IV.2.4 – Lo stesso dicasi per la censura di violazione dell’art. 97 Cost., cioè del diritto di accesso ai concorsi pubblici, poiché la norma di legge in questione non limita l’accesso al concorso, bensì regola le modalità di svolgimento di esso.
V - La constatata legittimità della norma di legge censurata dal ricorrente depone, pertanto, per il rigetto della domanda di annullamento del provvedimento di esclusione gravato.
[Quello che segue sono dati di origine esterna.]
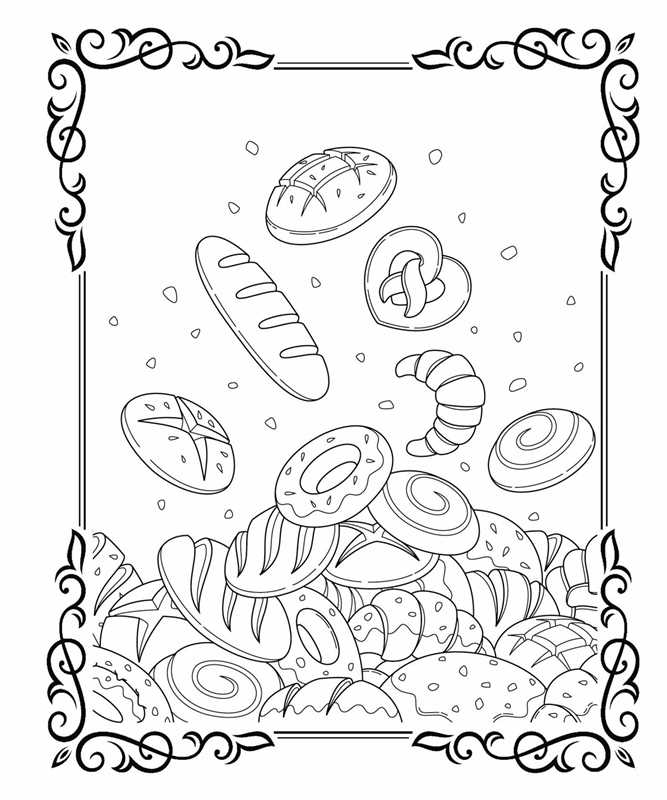 Cozy Boutiques Coloring Book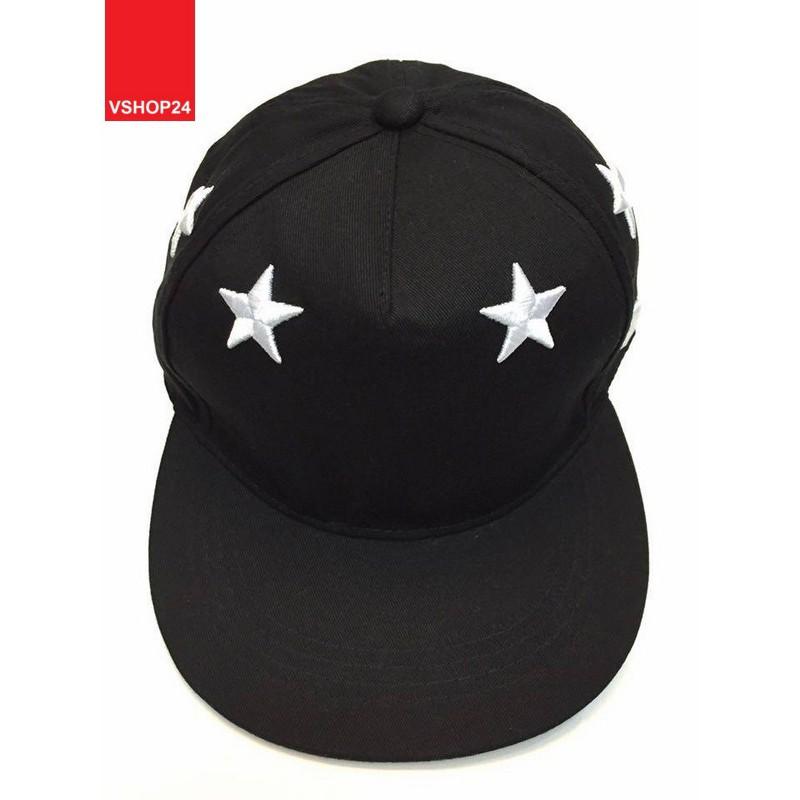 MŨ HIPHOP SNAPBACK KPOP NGÔI SAO 02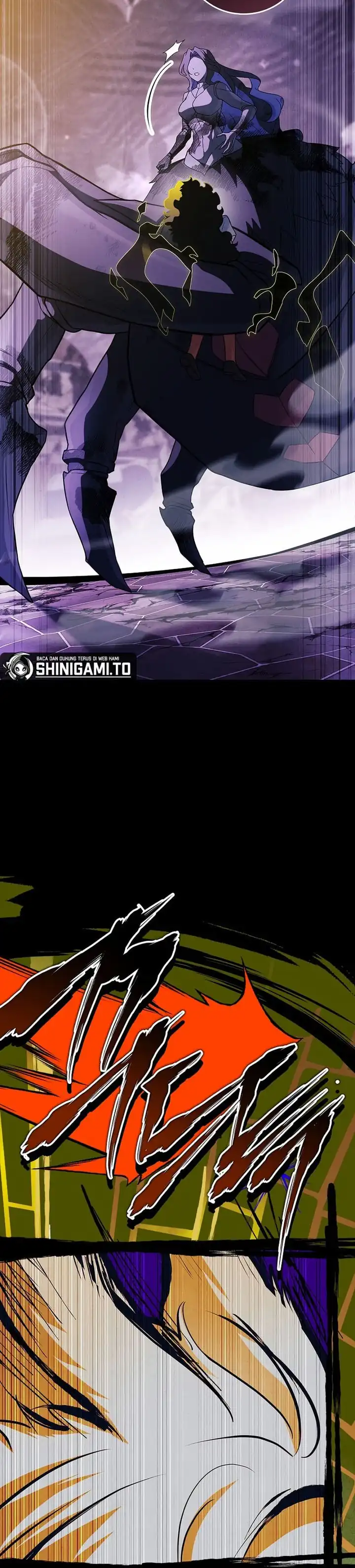 Baca Legendary Hero Is an Academy Honors Student - Chapter 68 halaman 44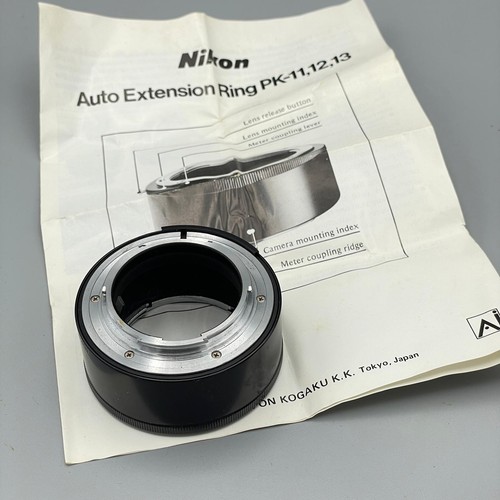 Nikon anello prolunga auto - anello,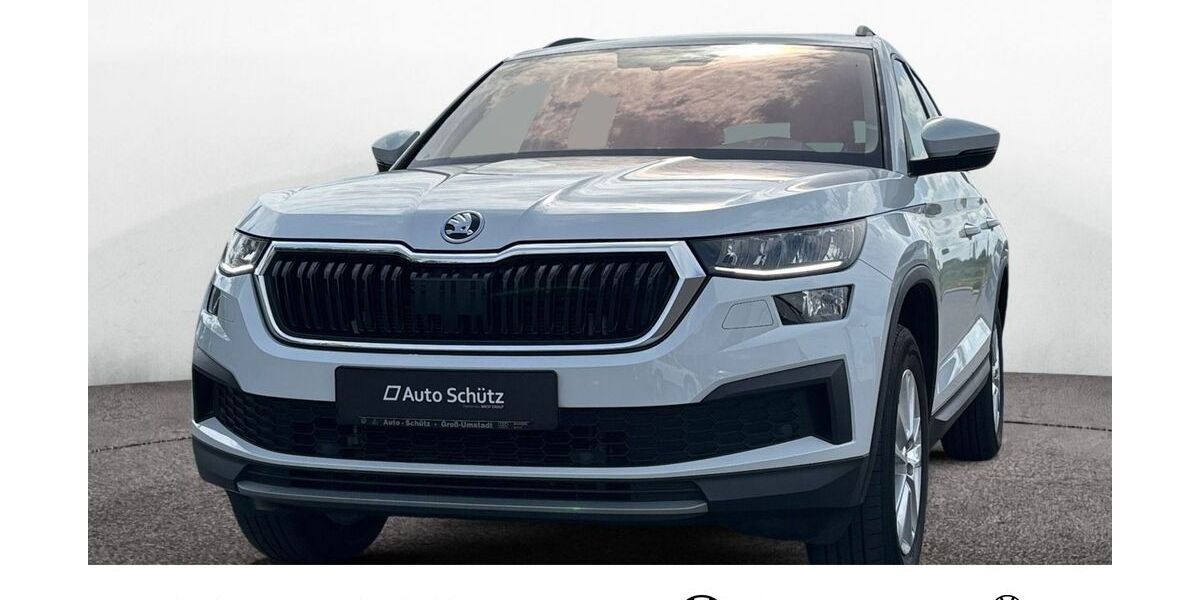 Skoda Kodiaq 41.588 km 29.780 &euro; Groß-Umstadt 64823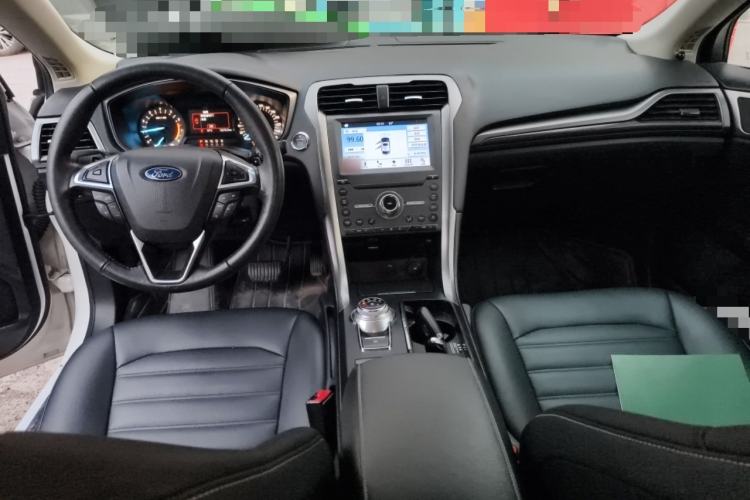 Used Ford Mondeo 2018 EcoBoost 200 Stylish Model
Va evidenziato, infatti, che sulla base di quanto emerge dagli atti di causa, il ricorrente ha beneficiato di una riammissione alla prova, dopo che era risultato non idoneo alle prove operative (riammissione prevista in esecuzione di ordinanza cautelare di questo T.a.r. n. -OMISSIS- del 10.10.2024), nonché di un giustificato rinvio della stessa, a causa di indisposizione.
La sua posizione ricade integralmente nell’ambito di applicazione della norma citata, in quanto la convocazione alla prova del 18.12.2024 costituiva, per il ricorrente, l’ultima possibilità di prendere parte al concorso, non rilevando, per le ragioni sopra illustrate, le ragioni dell’impedimento, quindi la giustificabilità dell’assenza (cfr.: T.a.r. Lazio Roma, 1-quater, 29.07.2024 n. 15392).
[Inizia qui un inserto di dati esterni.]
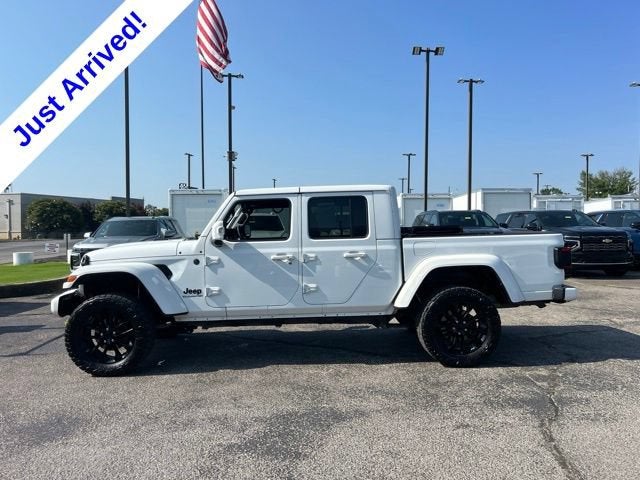 2022 Jeep Gladiator High Altitude 4x4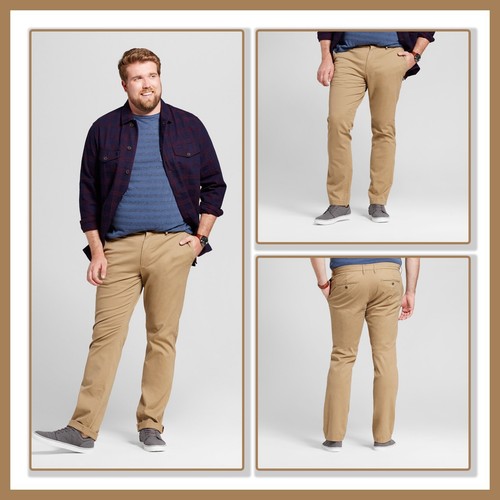 GOODFELLOW CHINOS Slim Fit with HIDDEN 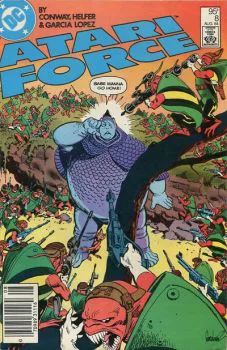 Cover of Cover C Canadian Price Variant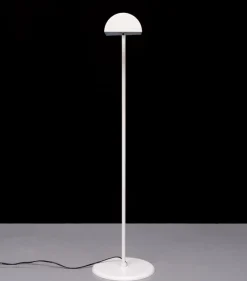 Pamono Abo Randers Floor Lamp, 1975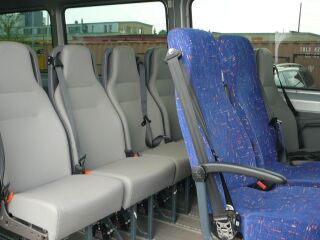 Volkswagen Crafter 2.5 TDI 100kW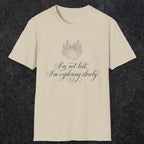 0119 I'm not lost, I'm exploring slowly | Funny Dad T-Shirt | RustyDad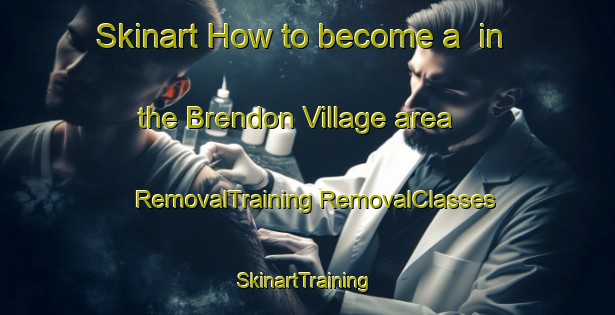 Skinart How to become a  in the Brendon Village area | #RemovalTraining #RemovalClasses #SkinartTraining-United Kingdom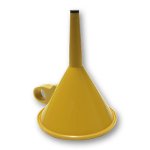 (image for) Automatic Funnel (Deluxe Yellow) by Bazar de Magia - Trick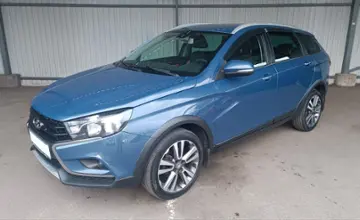 LADA (ВАЗ) Vesta Cross 2018 года за 33 990 BYN в Минск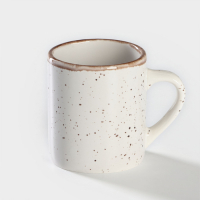 Кружка фарфоровая Punto bianca, 350 мл Кружка фарфоровая Punto bianca, 350 мл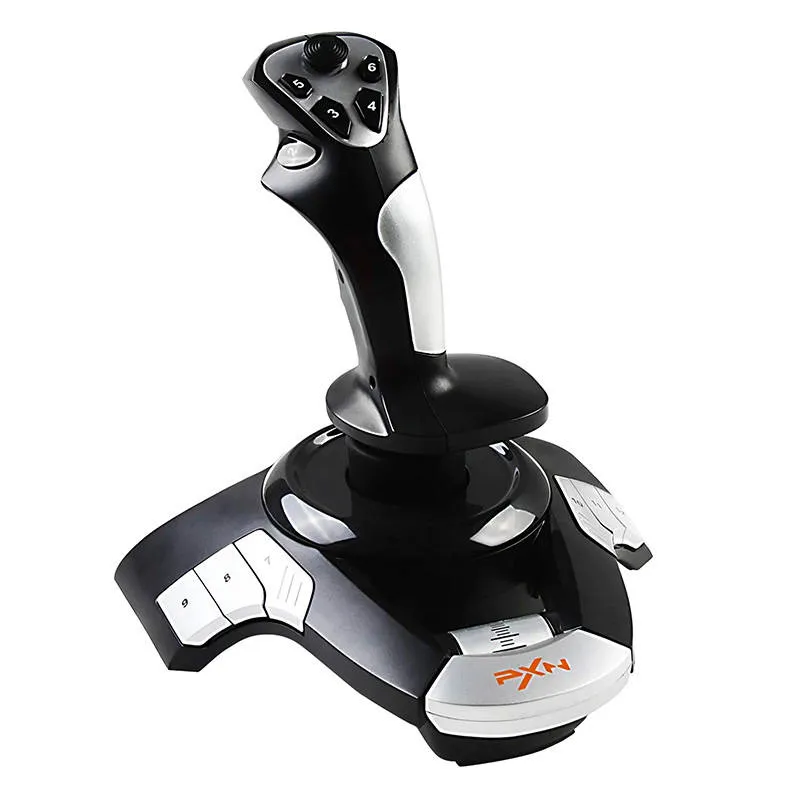 PXN-F16 Lidmašīnas joystick PC universāls -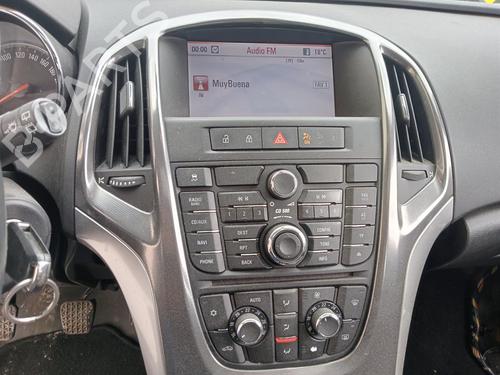Front right interior door handle OPEL ASTRA J (P10)  | BP27206781I14  - Image 12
VI – In conclusione, il ricorso è infondato. Le spese del giudizio, stante la particolarità del caso, possono essere compensate tra le parti.
P.Q.M.
Il Tribunale Amministrativo Regionale per il Lazio (Sezione Prima Quater), definitivamente pronunciando sul ricorso, come in epigrafe proposto, lo respinge perché infondato.
Compensa tra le parti le spese del giudizio.
Ordina che la presente sentenza sia eseguita dall'Autorità amministrativa.
Ritenuto che sussistano i presupposti di cui all'articolo 52, commi 1 e 2, del decreto legislativo 30 giugno 2003, n. 196 (e degli articoli 5 e 6 del Regolamento (UE) 2016/679 del Parlamento europeo e del Consiglio del 27 aprile 2016), a tutela dei diritti o della dignità della parte interessata, manda alla Segreteria di procedere all'oscuramento delle generalità.
Così deciso in Roma, nella camera di consiglio del giorno 27 gennaio 2026, con l'intervento dei magistrati:
RA CI, Presidente, Estensore
Agatino Giuseppe Lanzafame, Primo Referendario
Dario Aragno, Referendario
| IL PRESIDENTE, ESTENSORE |
| RA CI |
IL SEGRETARIO
In caso di diffusione omettere le generalità e gli altri dati identificativi dei soggetti interessati nei termini indicati.